**Exercises**
1 - In the profile of footballer Aimi Kunitake, where was she born?
2 - Name every school and club listed in the youth and senior career sections of the Aimi Kunitake profile.
3 - Write the next part of the Aimi Kunitake profile, starting after its final sentence.

**Selected passage**
- - - - -

Aimi Kunitake 國武 愛美

Personal information
- Full name: Aimi Kunitake
- Date of birth: January 10, 1997 (age 28)
- Place of birth: Yamato, Kumamoto, Japan
- Height: 1.61 m (5 ft 3+1⁄2 in)
- Position(s): Defender

Team information
- Current team: Mynavi Sendai
- Number: 5

Youth career
- 2012–2014: Hinomoto Gakuen High School
- 2015–2016: Musashigaoka College

Senior career*
- Years: Team / Apps / (Gls)
- 2017–2019: Nojima Stella Kanagawa Sagamihara / 36 / (1)
- 2020-: Mynavi Sendai / 35 / (0)
- Total:  / 71 / (1)

International career
- 2018: Japan / 3 / (0)

Medal record
Nojima Stella Kanagawa Sagamihara
| Runner-up | Empress's Cup | 2017 |
Representing Japan
Asian Games
| Gold medal – first place | 2018 Jakarta-Palembang | Team |

= Aimi Kunitake =

Japanese footballer

Aimi Kunitake (國武 愛美, Kunitake Aimi) is a Japanese footballer who plays as a defender. She plays for Mynavi Sendai and the Japan national team.

- - - - -

**Data shown**
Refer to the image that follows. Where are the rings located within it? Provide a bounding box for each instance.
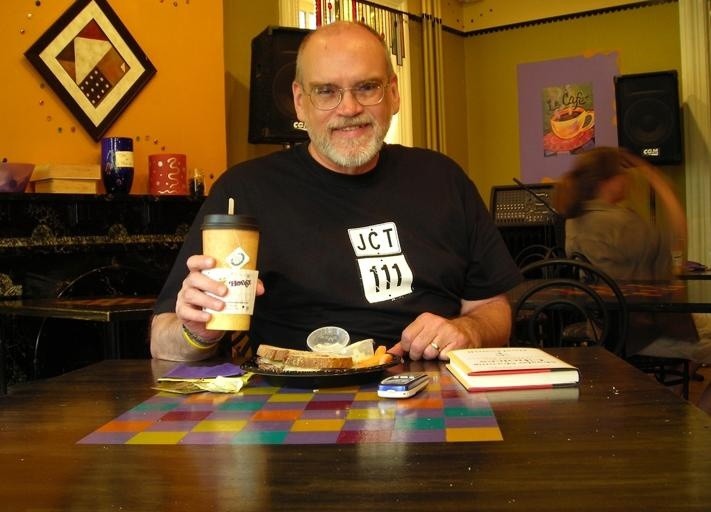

- - - - -

**Answers to the tasks**
1 - Yamato, Kumamoto, Japan

2 - Hinomoto Gakuen High School, Musashigaoka College, Nojima Stella Kanagawa Sagamihara, Mynavi Sendai

3 -
==Club career==
Kunitake was born in Yamato, Kumamoto on January 10, 1997. After graduating from Musashigaoka College, she joined L.League club Nojima Stella Kanagawa Sagamihara in 2017. She became a regular player as a center back and played all 18 matches in her first season.

==National team career==
On July 29, 2018, Kunitake debuted for the Japan national team against Brazil. She played three games for Japan in 2018.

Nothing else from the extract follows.